Security

reCaptcha Support

HollaEx Kit provides Google reCaptcha support to protect the exchange from malicious access. You should issue your own reCaptcha key and apply it. By default, HollaEx Kit provides demo reCaptcha key, but you must get your own key before bringing up the exchange to production. Demo key is not safe.

Please follow this link to issue reCaptcha key.

Once you get a key, run hollaex setup --reconfigure and hollaex restart to apply the key to HollaEx Kit. For web client, you should run hollaex web --rebuild and hollaex web --restart to rebuild the web client image with reCaptcha key changes.

User provided reCaptcha keys will be stored at settings/configmap and settings/secret files.

Auto generated passwords

For certain values, HollaEx Kit automatically generates and provides it by default.

- HOLLAEX_SECRET_SUPERVISOR_PASSWORD
- HOLLAEX_SECRET_SUPPORT_PASSWORD
- HOLLAEX_SECRET_KYC_PASSWORD
- HOLLAEX_SECRET_QUICK_TRADE_SECRET
- HOLLAEX_SECRET_SECRET

Secrets will be generated during the hollaex setup process. You can see the generated values on settings/secret file later. These values should not be modified by user. Please keep them safe.

SSL for the exchange

SSL / HTTPS support is very important to keep the service safe and sound, especially for something related with finance. HollaEx Kit provides easy way to issue SSL certificate by using a single command below.

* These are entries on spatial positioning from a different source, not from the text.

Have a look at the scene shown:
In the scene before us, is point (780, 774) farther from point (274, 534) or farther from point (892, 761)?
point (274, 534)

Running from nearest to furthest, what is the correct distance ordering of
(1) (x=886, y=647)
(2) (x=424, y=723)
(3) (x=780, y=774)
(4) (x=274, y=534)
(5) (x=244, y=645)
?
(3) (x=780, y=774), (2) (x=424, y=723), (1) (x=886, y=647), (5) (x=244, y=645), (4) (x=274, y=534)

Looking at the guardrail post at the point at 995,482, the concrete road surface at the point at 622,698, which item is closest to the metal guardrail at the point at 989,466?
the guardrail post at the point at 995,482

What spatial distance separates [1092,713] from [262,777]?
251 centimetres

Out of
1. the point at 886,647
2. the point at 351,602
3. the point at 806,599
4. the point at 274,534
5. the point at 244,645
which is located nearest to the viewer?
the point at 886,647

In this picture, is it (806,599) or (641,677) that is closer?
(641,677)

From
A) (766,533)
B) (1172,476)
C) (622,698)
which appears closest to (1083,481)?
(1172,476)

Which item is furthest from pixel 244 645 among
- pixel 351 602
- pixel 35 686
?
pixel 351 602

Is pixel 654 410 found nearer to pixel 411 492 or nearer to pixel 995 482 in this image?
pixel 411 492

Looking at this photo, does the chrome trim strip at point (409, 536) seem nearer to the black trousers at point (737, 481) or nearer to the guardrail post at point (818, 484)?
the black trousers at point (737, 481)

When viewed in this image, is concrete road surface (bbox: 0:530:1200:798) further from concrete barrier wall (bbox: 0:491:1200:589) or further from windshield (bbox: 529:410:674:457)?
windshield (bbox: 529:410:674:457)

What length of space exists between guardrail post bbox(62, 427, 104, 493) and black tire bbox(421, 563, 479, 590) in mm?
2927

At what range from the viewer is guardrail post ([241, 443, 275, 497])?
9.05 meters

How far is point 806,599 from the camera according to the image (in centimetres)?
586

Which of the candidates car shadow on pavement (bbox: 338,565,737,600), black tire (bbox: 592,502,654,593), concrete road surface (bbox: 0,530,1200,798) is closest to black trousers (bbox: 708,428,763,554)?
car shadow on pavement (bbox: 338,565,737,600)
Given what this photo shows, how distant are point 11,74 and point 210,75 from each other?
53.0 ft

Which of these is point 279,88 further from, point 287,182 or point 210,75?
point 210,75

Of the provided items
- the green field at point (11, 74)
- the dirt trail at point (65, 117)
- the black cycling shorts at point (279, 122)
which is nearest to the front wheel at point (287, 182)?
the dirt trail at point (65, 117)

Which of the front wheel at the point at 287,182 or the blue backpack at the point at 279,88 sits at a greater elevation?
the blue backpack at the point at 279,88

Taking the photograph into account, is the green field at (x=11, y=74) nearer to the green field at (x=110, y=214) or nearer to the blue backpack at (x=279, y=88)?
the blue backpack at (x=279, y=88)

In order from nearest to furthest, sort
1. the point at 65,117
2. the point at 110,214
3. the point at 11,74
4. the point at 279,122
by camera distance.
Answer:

hollaex toolbox (-issue_ssl / --renew_ssl)

This command will both issue and renew SSL certificate by using Let's Encrypt and Certbot. By default, Certbot will use http-01 method to issue SSL. If you are not able to use http-01, please check the Certbot docs to find a perfect verification method for your environment.

SSL certificate issued by Let's Encrypt will expire after 3 months it get issued. Make sure to run hollaex toolbox --renew_ssl to renew your certificate before it get expired. We recommend you to set some sort of automation job by using crontab or similar tool. Adding --skip flag would prevent HollaEx CLI to ask your confirm so would be useful to use it with automated crontab.